Chancellor Rachel Reeves described plans for “the most significant reform to the Financial Ombudsman Service since its inception.”

Abdulali Jiwaji, banking litigation partner at Signature Litigation, told City AM: the reforms were a “big shift psychologically because this ombudsman has always just been established in the market as a really user friendly service for consumers”.

He added: “It did strike me as quite a fundamental shift… it’s a move to shift some of the balance.” 

FOS back in banks favour

Coinciding with Reeves’ Mansion House speech, the Treasury published a review of the FOS outlining proposals to clarify its relationship with the FCA. 

Under the new framework, when FOS interpretations of FCA rules are unclear, it would be required to seek the FCA’s view, which the latter must then provide.

This move follows mounting criticism from the banking industry, with UK Finance labelling the FOS – which was designed to settle complaints between consumers and businesses that provide financial service – a “quasi-regulator”.

Backlash grew as the industry argued the FOS’ remit evolved beyond complaints to exercising regulatory-like functions or influences, despite not being a formally designated regulator.

Charlotte Hill, partner at Charles Russell Speechlys, said the reforms would result in “tighter coordination between the FOS and FCA, legislative changes to redress mechanisms, and a sharper focus on pro-growth regulation.”

While Hill acknowledged the reforms may bring “greater predictability”, she warned: “Consumers could face slower processes and narrower avenues of redress unless reforms are carefully balanced.”

Jiwaji added the changes would likely “flip the balance in favour of institutions”, noting that the FCA would essentially become “the referee” in disputed interpretations. 

He predicted the reforms could lead to rulings that had previously favoured consumers being “prescribed” to now favour institutions instead.

Friction between the FOS and financial giants has intensified in recent years. 

City AM revealed in July that the UK’s ‘Big Six’ banks – Barclays, HSBC, Lloyds Banking Group, NatWest, Santander and Nationwide – paid a combined £38.8m in FOS administrative fees over the past year.

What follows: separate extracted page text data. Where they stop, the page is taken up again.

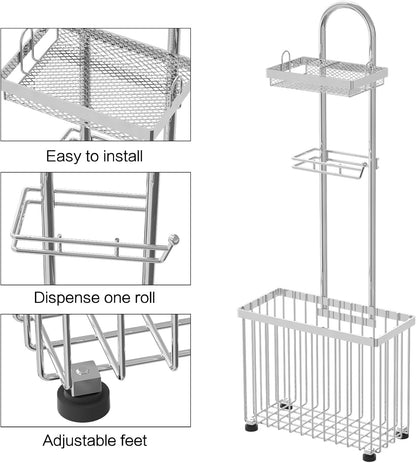 Easy to install

Dispense one roll

Adjustable feet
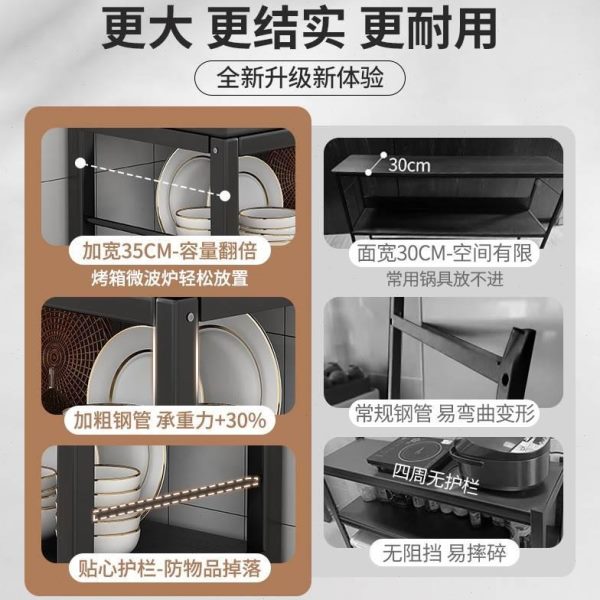 更大 更结实 更耐用

全新升级新体验

加宽35CM-容量翻倍
烤箱微波炉轻松放置

加粗钢管 承重力+30%

贴心护栏-防物品掉落

30cm

面宽30CM-空间有限
常用锅具放不进

常规钢管 易弯曲变形

四周无护栏

无阻挡 易摔碎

The banking industry body – UK Finance – had criticised the fee model warning it “opened the door to penalising firms disproportionately, particularly in the context of mass-generated complaints driven by professional representatives.”

In an effort to appease industry concerns, the FOS introduced a revised fee structure in April. 

Under the new system, professional representatives are now charged £250 for every case submitted beyond the first 10 per financial year. Meanwhile, banks are exempt from fees for their first three complaints. From the fourth onwards, a standard case fee of £650 applies, reduced to £475 for dismissed, withdrawn, or out-of-jurisdiction cases.

Staying relevant 

Complaints to the FOS surged to their highest levels since the PPI scandal in the 12 months to 31 March, 2025, topping 305,000 cases. 

This spike was largely driven by a nearly 500 per cent increase in motor finance complaints, which soared to 73,328, up from just 12,604 the previous year.

The ombudsman’s caseload rose by more than 50 per cent over the same period.

Hill said: “The ombudsman is under real strain,” noting that “surging complaints, leadership gaps and governance questions have dented confidence.”

Modest relief came between April and June, when complaints fell to their lowest in more than a year. 

Still, Hill stressed the importance of “quick wins on transparency and efficiency” for the FOS to maintain relevance. 

“Practical steps include clearer communication on leadership changes, streamlining complaint-handling with two-stage complaints, and tackling frivolous claims.”

Despite pressure to reform and stabilize, Jiwaji said the FOS role remained secure. 

He said the outcome of the Treasury’s review “largely recognised the incredibly important role that the FOS plays,” adding that the “momentum” is with the organisation to continue “in some form or another” due to its vital function in diverting disputes away from the courts.